AB305 combines a targeted siting exemption with a broad procurement directive; that pairing generates a set of implementation and policy tensions. The exemption for small modular reactors removes a statutory block tied to reprocessing and disposal findings, but it does not resolve the underlying technical and institutional problems of spent fuel management.
The bill continues to defer to federal authorities for reprocessing and disposal approval, which means California could authorize projects domestically even if federal disposal or reprocessing pathways remain unresolved. That raises questions about interim storage strategies, who bears the cost and liability for long‑term waste stewardship, and how emergency planning and local regulatory processes will adapt.
On procurement, the statute prescribes ends (increase nuclear procurement, phase out gas) without prescribing means. The CPUC will have to reconcile this direction with existing procurement law, integrated resource planning, resource adequacy rules, and statutory cost‑recovery mechanisms.
Absent specific targets, timelines, or coverage rules, the plan could take many forms—ranging from modest contract preferences to aggressive long‑term procurement—that have materially different cost and reliability implications. The timeline to January 1, 2028 gives the CPUC a definite deadline but not guidance about transitional reliability, contract term limits, or how to treat community choice aggregators and publicly owned utilities.
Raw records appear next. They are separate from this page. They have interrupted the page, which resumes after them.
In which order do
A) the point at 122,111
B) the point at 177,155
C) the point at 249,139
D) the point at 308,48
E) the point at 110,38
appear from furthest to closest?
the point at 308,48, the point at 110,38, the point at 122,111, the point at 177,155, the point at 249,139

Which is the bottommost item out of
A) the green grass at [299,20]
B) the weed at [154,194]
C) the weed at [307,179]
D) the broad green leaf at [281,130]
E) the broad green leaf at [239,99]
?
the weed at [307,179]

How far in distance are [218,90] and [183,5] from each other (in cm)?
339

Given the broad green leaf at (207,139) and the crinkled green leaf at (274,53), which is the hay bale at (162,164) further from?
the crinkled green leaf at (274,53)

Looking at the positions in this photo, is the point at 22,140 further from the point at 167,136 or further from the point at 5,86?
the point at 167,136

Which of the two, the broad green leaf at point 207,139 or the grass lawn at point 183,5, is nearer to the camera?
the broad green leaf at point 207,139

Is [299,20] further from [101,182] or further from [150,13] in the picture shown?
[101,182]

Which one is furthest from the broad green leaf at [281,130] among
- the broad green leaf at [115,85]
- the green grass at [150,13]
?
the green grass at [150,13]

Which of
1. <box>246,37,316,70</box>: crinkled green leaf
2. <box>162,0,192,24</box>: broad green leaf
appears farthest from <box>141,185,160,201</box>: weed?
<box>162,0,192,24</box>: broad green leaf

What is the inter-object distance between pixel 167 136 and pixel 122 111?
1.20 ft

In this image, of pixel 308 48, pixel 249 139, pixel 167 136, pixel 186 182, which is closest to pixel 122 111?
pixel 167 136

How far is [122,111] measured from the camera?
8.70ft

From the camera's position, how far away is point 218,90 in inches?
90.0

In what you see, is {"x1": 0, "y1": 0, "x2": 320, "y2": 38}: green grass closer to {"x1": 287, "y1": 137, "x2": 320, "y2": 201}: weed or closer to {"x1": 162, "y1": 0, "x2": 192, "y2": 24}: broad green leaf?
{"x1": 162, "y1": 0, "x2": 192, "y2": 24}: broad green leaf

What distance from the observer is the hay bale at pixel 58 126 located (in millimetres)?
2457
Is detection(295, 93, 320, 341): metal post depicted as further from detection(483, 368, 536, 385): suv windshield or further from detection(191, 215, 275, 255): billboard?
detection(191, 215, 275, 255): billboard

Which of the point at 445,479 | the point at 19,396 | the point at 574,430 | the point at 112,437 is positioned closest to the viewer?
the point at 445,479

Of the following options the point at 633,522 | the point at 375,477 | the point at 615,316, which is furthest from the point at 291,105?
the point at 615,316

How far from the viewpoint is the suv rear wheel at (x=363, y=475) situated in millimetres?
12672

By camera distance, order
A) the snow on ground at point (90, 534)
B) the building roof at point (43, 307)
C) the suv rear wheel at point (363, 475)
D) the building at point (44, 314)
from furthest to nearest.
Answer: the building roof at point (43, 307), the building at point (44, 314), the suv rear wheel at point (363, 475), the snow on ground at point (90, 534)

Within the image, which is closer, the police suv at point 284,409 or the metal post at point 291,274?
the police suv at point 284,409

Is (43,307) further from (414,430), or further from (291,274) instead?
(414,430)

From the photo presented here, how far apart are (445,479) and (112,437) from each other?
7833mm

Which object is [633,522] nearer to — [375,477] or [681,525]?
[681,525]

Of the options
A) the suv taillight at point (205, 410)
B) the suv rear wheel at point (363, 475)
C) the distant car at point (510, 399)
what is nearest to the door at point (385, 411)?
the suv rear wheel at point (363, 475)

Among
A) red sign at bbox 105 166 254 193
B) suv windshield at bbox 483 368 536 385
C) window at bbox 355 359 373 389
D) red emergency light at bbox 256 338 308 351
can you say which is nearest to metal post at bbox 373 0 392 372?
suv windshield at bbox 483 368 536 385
Finally, the bill sets up potential legal and political friction points: local governments and activists may view the SMR exemption as an end‑run around longstanding legislative safeguards; utilities and market participants will contest how the CPUC translates a policy goal into binding procurement actions; and federal‑state coordination over waste disposition remains a gating but unresolved factor. Each of these implementation gaps creates uncertainty for investors, communities, and regulators and could produce litigation or protracted regulatory proceedings if not carefully managed.